SELECTED PASSAGE Start Marker
An Excursion through the United States and Canada, during the Years 1822-23. By an English Gentleman. 8vo. pp. 511, London, 1824. THE institutions and condition of the United States attract

more and more attention in Europe, and especially in England, in proportion as the all-important subjects of government and political economy are gaining upon public notice. Every year adds something to our knowledge of the Great Republic; and every addition to our knowledge removes some portion of the ignorance and prejudice which have so long prevailed with regard to our American brethren. To assist in dispelling what remains of foolish national antipathy, misconception, and error, on both sides, will always be a leading object with us; and with this view we invite the attention of our readers to the volumes before us-not so much for the purpose of analysing their contents, for which we have but little space, as of noticing those subjects with respect to which the present works have contributed fresh information. For this purpose it will not be necessary to draw much on the reader's time.
SELECTED PASSAGE End Marker
DATA FOR ANALYSIS Start Marker
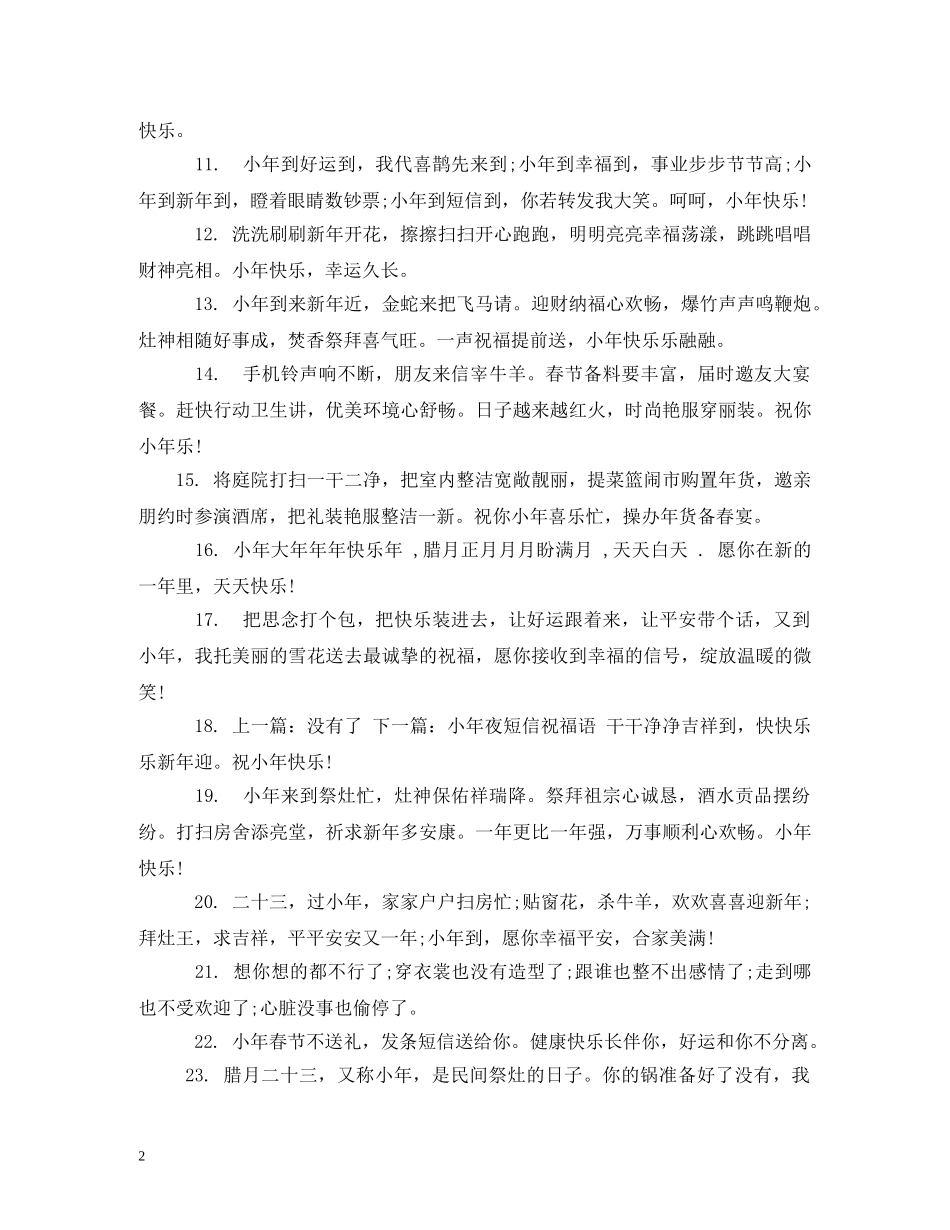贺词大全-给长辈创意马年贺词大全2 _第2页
DATA FOR ANALYSIS End Marker
DATA FOR ANALYSIS Start Marker
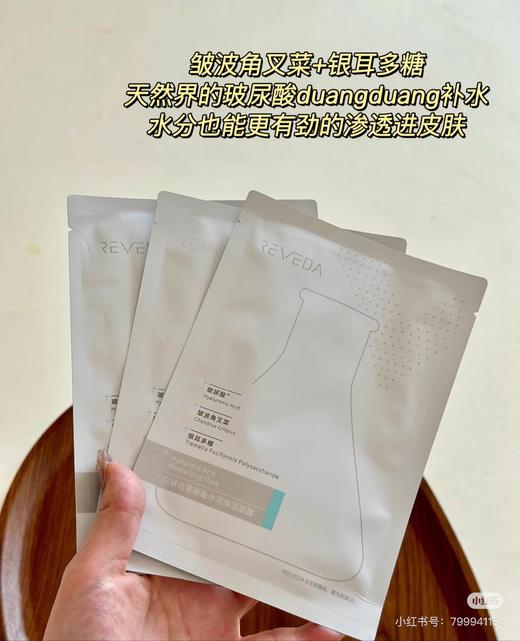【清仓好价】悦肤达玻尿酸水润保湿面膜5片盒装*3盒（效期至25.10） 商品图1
DATA FOR ANALYSIS End Marker
**EXERCISE DESCRIPTION:** Copy out the whole passage reviewing the account of a trip through the United States and Canada, word for word.

**EXERCISE OUTPUT:**
An Excursion through the United States and Canada, during the Years 1822-23. By an English Gentleman. 8vo. pp. 511, London, 1824. THE institutions and condition of the United States attract

more and more attention in Europe, and especially in England, in proportion as the all-important subjects of government and political economy are gaining upon public notice. Every year adds something to our knowledge of the Great Republic; and every addition to our knowledge removes some portion of the ignorance and prejudice which have so long prevailed with regard to our American brethren. To assist in dispelling what remains of foolish national antipathy, misconception, and error, on both sides, will always be a leading object with us; and with this view we invite the attention of our readers to the volumes before us-not so much for the purpose of analysing their contents, for which we have but little space, as of noticing those subjects with respect to which the present works have contributed fresh information. For this purpose it will not be necessary to draw much on the reader's time.